Skojec writes that he fears the attitude of women “who were ‘too busy’ for engaging in the natural process of conception is the first step into a much more troubling mindset of utilitarian sexuality.”

When it was published in 1932, Huxley’s vision of a Brave New World was understood to be a dystopia, a society of alienated, shallow, near-automatons living in a rigidly controlled and artificial culture devoid of human relationships or emotional depth.

The full implications of having Huxley’s dystopia coming to life before the eyes of the world seem to have escaped the attention of medical experts and legislators, however.

The organization that seems to be still most concerned is the Roman Catholic Church and continues to insist that separating procreation from marriage is a path to social disaster.

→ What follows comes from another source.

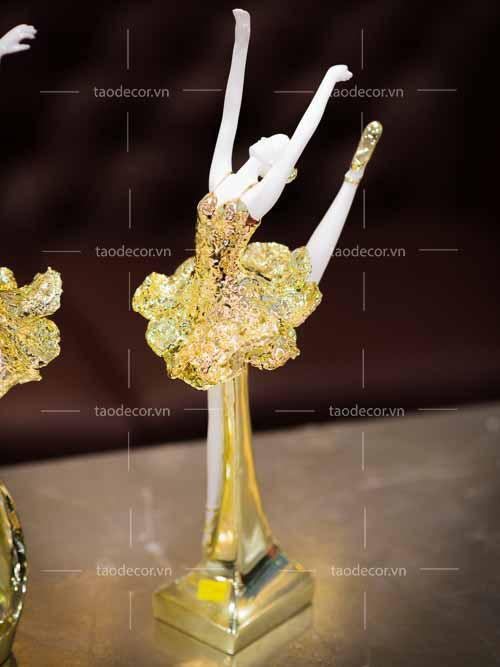 Bộ Tượng Cô Gái Bale Sứ Vàng Hồng - taodecor.vn trang trí nahf và quà tặng 2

As far back as 1968, Pope Paul VI warned in his encyclical letter, Humanae Vitae, that the acceptance of artificial birth control would lead to exactly the social evils that did occur. He warned of “marital infidelity and a general lowering of moral standards,” and that the use of contraceptives would reduce the “reverence due to a woman, and, disregarding her physical and emotional equilibrium, reduce her to being a mere instrument.” Pope Paul said the Church “urges man not to betray his personal responsibilities by putting all his faith in technical expedients.”

Since Humanae Vitae, the Vatican issued a document, Donum Vitae, on the dangers of on artificial reproduction. The document, signed by then Joseph Cardinal Ratzinger, reiterated the idea, one that used to be common to all societies, religions and cultures, that “the good of the children and of the parents contributes to the good of civil society; the vitality and stability of society require that children come into the world within a family and that the family be firmly based on marriage.”